Rekor ihracat yüz güldürdü
Türkiye İhracatçılar Meclisi (TİM) mart ayı rakamlarını açıkladı. 2018 yılı Mart ayı ihracatının 15 milyar 106 milyon dolarla, tüm zamanların rekorunun kırıldığı vurgulandı. Yapılan açıklamalarda dikkatimizi çeken asıl nokta TİM Başkanı Sayın Büyükekşi’nin, ihracat değer artışı ile ilgili olarak söyledikleri oldu.
TİM Başkanı Büyükekşi, miktar bazında ihracatın mart ayında yüzde 7.6 azalarak 10.5 milyon ton olduğunu söyledi. “İhracatımız çift haneli artarken, ihracat miktarımızın azalması, aynı malı çok daha yüksek fiyata sattığımızı gösteriyor” dedi. Şu anda ihraç ürünlerinin ince detaylarına erişemediğimiz için bu fiyat artışlarının hangi kalemlerde oluştuğunu göremiyoruz. İhraç ürünlerimizin birim fiyatının artışı, hepimizin hedeflediği bir amaç. Aynı malı, daha fazla fiyata satabildiysek, bu kalemlerin üzerine giderek daha geniş pazarlarda aynı sonuçları yakalamaya çalışmak gerekir diye düşünürüm.
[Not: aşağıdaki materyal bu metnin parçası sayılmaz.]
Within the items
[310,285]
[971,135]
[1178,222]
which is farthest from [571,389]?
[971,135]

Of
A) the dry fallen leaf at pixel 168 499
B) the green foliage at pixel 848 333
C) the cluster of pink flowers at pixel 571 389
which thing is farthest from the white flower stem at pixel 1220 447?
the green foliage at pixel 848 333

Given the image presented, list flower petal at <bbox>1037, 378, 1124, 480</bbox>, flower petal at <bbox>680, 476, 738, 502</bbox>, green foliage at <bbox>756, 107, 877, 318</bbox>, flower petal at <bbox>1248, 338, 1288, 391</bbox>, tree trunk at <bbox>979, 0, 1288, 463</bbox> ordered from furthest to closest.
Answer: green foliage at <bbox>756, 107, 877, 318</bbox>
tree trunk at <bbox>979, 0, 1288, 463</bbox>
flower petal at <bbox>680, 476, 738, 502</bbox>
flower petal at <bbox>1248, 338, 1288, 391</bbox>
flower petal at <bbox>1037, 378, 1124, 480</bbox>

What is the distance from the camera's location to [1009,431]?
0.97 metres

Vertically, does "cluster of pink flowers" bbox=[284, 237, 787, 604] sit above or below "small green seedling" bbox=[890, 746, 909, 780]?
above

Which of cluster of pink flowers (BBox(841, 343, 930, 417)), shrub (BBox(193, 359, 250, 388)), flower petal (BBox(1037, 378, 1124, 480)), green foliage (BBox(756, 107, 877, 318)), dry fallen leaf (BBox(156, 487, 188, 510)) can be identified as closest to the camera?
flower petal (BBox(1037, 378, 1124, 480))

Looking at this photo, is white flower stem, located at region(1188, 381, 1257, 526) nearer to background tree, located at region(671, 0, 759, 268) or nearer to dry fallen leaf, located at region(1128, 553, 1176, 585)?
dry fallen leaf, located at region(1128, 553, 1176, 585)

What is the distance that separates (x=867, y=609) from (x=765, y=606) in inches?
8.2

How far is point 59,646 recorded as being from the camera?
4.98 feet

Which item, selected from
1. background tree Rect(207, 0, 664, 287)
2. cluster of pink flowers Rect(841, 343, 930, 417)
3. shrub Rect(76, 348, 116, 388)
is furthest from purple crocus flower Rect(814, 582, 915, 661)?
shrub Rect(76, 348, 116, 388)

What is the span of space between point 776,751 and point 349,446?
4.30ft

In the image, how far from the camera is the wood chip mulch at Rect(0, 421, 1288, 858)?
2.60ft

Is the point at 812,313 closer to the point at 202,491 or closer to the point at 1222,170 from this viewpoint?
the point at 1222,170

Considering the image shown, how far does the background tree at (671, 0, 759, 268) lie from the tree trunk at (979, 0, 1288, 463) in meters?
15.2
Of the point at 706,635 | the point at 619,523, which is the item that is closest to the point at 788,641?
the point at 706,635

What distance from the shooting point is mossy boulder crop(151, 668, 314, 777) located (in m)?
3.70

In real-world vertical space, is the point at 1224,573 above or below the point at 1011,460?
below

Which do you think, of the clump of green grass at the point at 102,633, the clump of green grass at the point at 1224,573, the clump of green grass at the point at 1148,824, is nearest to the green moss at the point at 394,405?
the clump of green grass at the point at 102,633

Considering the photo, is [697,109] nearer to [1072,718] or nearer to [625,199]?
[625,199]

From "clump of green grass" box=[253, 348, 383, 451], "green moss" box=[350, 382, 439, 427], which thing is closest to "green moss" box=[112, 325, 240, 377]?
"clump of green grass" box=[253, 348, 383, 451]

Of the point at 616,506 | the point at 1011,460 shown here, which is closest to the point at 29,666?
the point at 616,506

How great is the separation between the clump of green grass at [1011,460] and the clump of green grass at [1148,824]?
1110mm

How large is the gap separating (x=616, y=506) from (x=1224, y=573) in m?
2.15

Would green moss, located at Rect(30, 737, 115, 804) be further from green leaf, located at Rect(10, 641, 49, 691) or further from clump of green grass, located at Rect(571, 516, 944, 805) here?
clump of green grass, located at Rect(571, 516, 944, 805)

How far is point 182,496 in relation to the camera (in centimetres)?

Ancak, ihracat rakamlarına ince detayda bakmadan, en çok ihraç ettiğimiz ürünlerin fiyat artışlarına biraz daha dikkatle yaklaşmayı seçiyoruz.
Umarız yakalanan bu ivme, bizleri daha da mutlu edecek seviyeleri yakalar.
Yükselen yabancı paraların ihracatımıza hız kazandırmış olduğu açık bir gerçek. Ancak burada madalyonun arka tarafına da bakarak ithalatta ne durumda olduğumuzu da gözden kaçırmamak gerekli. İhracatımızın maalesef ithalata çok sıkı bağlı olması, bu endişeyi her zaman taşımamızı gerektiriyor. Türkiye İstatistik Kurumu'nun 30 Mart tarihli haber bülteninde açıklanan dış ticaret verilerinde, 2017 yılı Şubat ayına göre ihracat artışının %9 ancak ithalat artışının %19.7 olduğu belirtiliyor. Öte yandan Avrupa Birliği'ne olan ihracatımızın, tüm ihracatımızdan aldığı payın, yine geçen yılın Şubat ayına kıyasla %45.7’den %51.9’a yükselmiş olması, euro değerinin Türk Lirası karşısında kazandığı değerin getirisini vurguluyor.
İthal edilen ürünlerin Türkiye içerisinde üretilmesi çabaları desteklenmesi gereken çabalar.
Ancak her şeyi üretmenin de mümkün olamayabileceği bir kenara, üretebilsek bile bu üretimin ekonomik olmayabileceğini de akılda tutmak gerek. Bilineni tekrar etmek olsa da yine söyleyelim, kaynakları kısıtlı amma gelişmişlik sıralarında önde giden ülkeler her şeyi kendimiz yapalım çabasında değiller. Akılcı ve çok ciddi planlama ile üretim yaptıkları bir gerçek olmalı ki ihraç ürünlerinin birim fiyatları dikkat çekici seviyelerde yukarılarda seyrediyor.
Ancak akılda tutulması gereken çok önemli bir şey daha var. Yaptığımız bir çalışmada ihracatta önde giden ilk 15 ülkeyi, tüm ürünler ve gıda ihracatı açısından incelediğimizde gördüğümüz tablo bize, tüm ürünler listesinde yer alan 15 ülkenin sekizinin, en büyük gıda ihracatçısı 15 ülke arasında yer aldığını gösterdi. Bu da bize “Sanayi ürünü ve katma değer" peşinde koştururken, gıda işini kulak arkası etmemek ve unutmamak gerektiğini hatırlatıyor.
İhraç ürünlerimizin arasındaki yüksek katma değerli ve birim fiyatı yüksek ürünlerin ihracat miktarlarını arttırarak bugünkü artışları yakalayabildiysek ne mutlu bize.